Ex.11.2 Q4 Constructions Solution - NCERT Maths Class 10

Draw a pair of tangents to a circle of radius \(5 \,\rm{cm}\) which are inclined to each other at an angle of \(60^\circ\).

Text Solution

Steps:

Steps of construction:

(i)    With \(O\) as centre and \(5 \,\rm{cm}\) as radius draw a circle.

(ii)    Take a point \(A\) on the circumference of the circle and join \(OA\).

(iii)   Draw \(AX\) perpendicular to \(OA\).

(iv)   Construct \(\begin{align}\angle \rm{AOB}=120^{\circ} \end{align}\) where \(B\) lies on the circumference.

(v)    Draw \(BY\) perpendicular to \(OB\).

(vi)   Both \(AX\) and \(BY\) intersect at \(P\).

(vii)  \(PA\) and \(PB\) are the required tangents inclined at \(\begin{align}60^{\circ}\end{align}\) .

Proof:

\(\angle {{OAP}} = \angle {{OBP}} = 90^\circ\) (By construction)

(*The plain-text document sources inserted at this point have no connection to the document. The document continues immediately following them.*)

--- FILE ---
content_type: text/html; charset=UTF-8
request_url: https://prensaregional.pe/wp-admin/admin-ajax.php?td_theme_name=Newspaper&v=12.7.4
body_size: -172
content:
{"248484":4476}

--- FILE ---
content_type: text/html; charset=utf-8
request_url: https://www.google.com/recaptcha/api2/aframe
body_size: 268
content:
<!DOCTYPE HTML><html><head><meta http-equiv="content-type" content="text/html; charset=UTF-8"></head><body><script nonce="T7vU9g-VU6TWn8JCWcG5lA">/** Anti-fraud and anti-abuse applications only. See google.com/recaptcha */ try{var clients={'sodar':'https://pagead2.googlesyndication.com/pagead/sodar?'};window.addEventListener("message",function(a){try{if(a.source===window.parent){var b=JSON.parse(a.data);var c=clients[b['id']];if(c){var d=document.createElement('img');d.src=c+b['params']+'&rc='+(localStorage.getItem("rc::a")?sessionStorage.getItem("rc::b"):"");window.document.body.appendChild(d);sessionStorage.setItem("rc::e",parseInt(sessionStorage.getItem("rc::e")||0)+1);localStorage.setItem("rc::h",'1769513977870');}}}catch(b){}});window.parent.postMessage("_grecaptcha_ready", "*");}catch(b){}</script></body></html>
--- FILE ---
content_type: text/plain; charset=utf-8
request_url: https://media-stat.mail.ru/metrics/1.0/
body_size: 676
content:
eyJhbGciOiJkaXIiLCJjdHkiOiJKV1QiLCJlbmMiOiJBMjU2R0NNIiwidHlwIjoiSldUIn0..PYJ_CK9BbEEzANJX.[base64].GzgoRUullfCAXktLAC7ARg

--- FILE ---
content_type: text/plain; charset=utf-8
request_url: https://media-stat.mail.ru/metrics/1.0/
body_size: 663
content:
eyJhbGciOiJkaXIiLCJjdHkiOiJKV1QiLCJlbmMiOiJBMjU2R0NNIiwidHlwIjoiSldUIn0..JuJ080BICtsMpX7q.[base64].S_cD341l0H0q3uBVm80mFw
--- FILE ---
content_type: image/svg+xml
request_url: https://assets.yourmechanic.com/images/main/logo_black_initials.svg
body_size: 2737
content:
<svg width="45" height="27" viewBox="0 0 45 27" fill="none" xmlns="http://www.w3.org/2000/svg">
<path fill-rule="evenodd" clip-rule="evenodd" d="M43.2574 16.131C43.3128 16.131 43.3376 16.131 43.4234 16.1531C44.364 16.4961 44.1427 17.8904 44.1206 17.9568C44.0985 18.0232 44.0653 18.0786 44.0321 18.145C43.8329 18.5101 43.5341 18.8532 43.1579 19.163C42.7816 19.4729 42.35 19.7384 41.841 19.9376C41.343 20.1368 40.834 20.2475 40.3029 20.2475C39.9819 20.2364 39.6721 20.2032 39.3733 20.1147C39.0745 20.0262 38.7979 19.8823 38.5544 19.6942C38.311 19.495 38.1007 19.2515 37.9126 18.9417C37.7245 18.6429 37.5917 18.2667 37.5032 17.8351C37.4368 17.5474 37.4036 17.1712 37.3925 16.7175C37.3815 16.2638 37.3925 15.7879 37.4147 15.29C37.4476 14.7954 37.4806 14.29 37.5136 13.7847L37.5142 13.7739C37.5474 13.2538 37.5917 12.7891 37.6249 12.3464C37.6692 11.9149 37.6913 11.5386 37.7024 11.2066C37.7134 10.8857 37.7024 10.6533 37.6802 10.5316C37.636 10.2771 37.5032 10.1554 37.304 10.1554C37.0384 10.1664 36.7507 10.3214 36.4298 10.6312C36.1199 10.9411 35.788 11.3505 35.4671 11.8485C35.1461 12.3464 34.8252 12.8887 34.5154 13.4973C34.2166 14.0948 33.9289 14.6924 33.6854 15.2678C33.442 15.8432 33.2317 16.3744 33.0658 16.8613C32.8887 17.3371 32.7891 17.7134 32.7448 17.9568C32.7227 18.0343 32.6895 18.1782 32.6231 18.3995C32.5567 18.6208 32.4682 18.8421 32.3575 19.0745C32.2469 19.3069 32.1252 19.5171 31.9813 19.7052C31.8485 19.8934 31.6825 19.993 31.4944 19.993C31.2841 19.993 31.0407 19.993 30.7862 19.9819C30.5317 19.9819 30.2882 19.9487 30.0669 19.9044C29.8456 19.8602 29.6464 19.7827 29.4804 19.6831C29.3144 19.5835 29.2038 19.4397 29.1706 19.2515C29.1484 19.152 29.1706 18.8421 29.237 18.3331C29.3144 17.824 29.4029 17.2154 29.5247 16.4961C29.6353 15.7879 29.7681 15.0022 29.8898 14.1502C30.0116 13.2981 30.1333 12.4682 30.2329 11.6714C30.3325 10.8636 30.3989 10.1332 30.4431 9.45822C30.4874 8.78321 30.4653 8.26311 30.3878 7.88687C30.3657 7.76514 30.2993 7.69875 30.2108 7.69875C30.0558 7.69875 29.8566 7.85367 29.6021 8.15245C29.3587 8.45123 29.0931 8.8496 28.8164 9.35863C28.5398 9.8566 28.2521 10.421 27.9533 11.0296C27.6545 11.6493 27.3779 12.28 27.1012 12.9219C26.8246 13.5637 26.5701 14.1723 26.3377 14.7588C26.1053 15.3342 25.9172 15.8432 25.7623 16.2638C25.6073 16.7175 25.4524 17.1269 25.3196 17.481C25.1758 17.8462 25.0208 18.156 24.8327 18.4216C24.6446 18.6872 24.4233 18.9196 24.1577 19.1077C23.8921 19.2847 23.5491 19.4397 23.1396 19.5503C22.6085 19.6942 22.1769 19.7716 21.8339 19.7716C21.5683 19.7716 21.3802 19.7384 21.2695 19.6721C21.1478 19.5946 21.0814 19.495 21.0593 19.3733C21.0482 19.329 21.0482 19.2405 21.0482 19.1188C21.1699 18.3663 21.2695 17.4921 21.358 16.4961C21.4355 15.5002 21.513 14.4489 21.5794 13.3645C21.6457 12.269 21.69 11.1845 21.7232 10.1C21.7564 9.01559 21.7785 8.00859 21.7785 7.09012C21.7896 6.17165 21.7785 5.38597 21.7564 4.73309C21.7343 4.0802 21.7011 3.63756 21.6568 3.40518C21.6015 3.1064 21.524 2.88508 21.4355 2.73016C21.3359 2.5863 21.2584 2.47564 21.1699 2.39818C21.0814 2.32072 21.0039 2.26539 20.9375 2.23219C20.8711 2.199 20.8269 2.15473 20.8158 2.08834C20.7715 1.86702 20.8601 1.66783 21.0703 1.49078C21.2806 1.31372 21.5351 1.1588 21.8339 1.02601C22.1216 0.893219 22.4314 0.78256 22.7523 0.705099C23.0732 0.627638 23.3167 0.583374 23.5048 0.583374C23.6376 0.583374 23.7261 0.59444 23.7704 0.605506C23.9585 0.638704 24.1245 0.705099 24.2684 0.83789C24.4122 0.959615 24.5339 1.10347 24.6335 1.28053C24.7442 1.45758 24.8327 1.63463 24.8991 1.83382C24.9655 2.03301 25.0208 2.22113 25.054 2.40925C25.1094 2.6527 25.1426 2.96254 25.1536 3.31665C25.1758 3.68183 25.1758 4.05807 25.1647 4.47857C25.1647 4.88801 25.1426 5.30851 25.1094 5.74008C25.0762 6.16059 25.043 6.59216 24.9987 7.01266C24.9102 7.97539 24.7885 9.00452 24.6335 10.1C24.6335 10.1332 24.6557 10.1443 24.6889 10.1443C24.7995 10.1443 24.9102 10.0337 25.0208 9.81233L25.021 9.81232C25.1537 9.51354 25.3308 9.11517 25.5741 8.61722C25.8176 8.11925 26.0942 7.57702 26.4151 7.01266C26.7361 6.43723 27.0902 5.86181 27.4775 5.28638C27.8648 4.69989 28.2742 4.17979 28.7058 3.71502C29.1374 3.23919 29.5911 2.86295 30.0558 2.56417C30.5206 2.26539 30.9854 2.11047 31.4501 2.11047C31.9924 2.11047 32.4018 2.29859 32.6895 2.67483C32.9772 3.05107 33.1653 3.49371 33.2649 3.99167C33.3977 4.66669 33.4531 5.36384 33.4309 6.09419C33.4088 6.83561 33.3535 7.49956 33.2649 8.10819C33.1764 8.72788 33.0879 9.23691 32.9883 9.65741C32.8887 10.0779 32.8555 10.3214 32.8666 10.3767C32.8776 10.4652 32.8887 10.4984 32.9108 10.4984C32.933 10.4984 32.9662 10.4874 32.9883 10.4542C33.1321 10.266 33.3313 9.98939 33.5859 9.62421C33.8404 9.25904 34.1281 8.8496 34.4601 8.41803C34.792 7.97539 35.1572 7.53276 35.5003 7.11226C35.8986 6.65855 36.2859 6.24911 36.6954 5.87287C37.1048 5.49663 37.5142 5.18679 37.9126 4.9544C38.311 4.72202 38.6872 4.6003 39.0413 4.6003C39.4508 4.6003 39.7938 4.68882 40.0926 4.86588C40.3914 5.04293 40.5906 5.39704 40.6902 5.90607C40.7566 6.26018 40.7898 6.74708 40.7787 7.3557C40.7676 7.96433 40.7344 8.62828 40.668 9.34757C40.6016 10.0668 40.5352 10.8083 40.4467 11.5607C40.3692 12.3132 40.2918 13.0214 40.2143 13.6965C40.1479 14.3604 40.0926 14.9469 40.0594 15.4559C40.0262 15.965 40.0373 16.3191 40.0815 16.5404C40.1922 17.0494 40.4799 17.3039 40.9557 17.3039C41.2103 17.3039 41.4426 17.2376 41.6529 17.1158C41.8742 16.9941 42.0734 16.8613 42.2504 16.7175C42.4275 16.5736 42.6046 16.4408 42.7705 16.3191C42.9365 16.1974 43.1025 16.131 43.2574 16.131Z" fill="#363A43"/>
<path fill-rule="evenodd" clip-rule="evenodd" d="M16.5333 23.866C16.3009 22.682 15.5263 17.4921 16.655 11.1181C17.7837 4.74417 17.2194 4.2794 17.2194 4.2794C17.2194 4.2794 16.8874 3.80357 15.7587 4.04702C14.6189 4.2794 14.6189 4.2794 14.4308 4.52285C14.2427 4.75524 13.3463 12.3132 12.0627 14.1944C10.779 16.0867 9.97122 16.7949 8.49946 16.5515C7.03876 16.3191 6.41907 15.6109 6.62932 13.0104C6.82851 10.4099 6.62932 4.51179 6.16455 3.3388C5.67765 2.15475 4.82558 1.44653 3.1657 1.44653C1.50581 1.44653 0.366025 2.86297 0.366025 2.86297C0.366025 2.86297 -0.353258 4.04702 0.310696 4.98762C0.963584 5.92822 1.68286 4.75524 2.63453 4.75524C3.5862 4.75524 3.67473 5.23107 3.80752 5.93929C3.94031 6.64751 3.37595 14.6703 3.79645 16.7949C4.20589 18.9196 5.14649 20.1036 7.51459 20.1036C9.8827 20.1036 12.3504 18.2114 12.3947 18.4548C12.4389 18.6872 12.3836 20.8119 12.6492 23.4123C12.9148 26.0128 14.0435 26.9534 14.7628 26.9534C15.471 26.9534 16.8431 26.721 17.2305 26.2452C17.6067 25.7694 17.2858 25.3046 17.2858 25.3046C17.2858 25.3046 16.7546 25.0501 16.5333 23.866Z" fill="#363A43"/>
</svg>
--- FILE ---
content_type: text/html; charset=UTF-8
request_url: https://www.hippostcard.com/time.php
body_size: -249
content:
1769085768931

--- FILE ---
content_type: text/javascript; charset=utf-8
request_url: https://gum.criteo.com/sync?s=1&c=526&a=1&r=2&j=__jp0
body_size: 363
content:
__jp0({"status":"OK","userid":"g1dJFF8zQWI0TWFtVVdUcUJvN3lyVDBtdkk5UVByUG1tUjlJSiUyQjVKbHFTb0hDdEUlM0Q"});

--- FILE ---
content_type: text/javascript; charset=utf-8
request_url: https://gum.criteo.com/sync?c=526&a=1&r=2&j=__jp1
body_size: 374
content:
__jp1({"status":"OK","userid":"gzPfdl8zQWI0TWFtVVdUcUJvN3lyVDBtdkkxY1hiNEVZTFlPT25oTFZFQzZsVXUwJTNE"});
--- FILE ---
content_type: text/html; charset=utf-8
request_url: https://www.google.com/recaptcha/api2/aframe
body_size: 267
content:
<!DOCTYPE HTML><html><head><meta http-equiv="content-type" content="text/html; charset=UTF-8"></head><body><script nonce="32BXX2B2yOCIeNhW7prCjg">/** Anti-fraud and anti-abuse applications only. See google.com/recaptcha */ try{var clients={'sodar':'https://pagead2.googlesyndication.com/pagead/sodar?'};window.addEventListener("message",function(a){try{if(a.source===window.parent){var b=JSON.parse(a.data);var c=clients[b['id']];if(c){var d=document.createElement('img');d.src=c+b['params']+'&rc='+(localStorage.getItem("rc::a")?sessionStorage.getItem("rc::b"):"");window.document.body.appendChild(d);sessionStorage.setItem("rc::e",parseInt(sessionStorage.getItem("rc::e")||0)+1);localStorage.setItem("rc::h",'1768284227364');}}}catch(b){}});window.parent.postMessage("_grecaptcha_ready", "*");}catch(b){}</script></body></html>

\(\angle {{AOB}} = 120^\circ\) (By construction)

In quadrilateral \(OAPB\),

\[\begin{align} \angle {{APB}}& = 360^\circ - [\angle {{OAP}} + \angle {{OBP}} + \angle {{AOB}}]\\ &= 360^\circ - [90^\circ + 90^\circ + 120^\circ ]\\ &= 360^\circ - 300^\circ \\ &= 60^\circ \end{align}\]

Hence \(PA\) and \(PB\) are the required tangents inclined at \(\begin{align}60^{\circ}\end{align}\).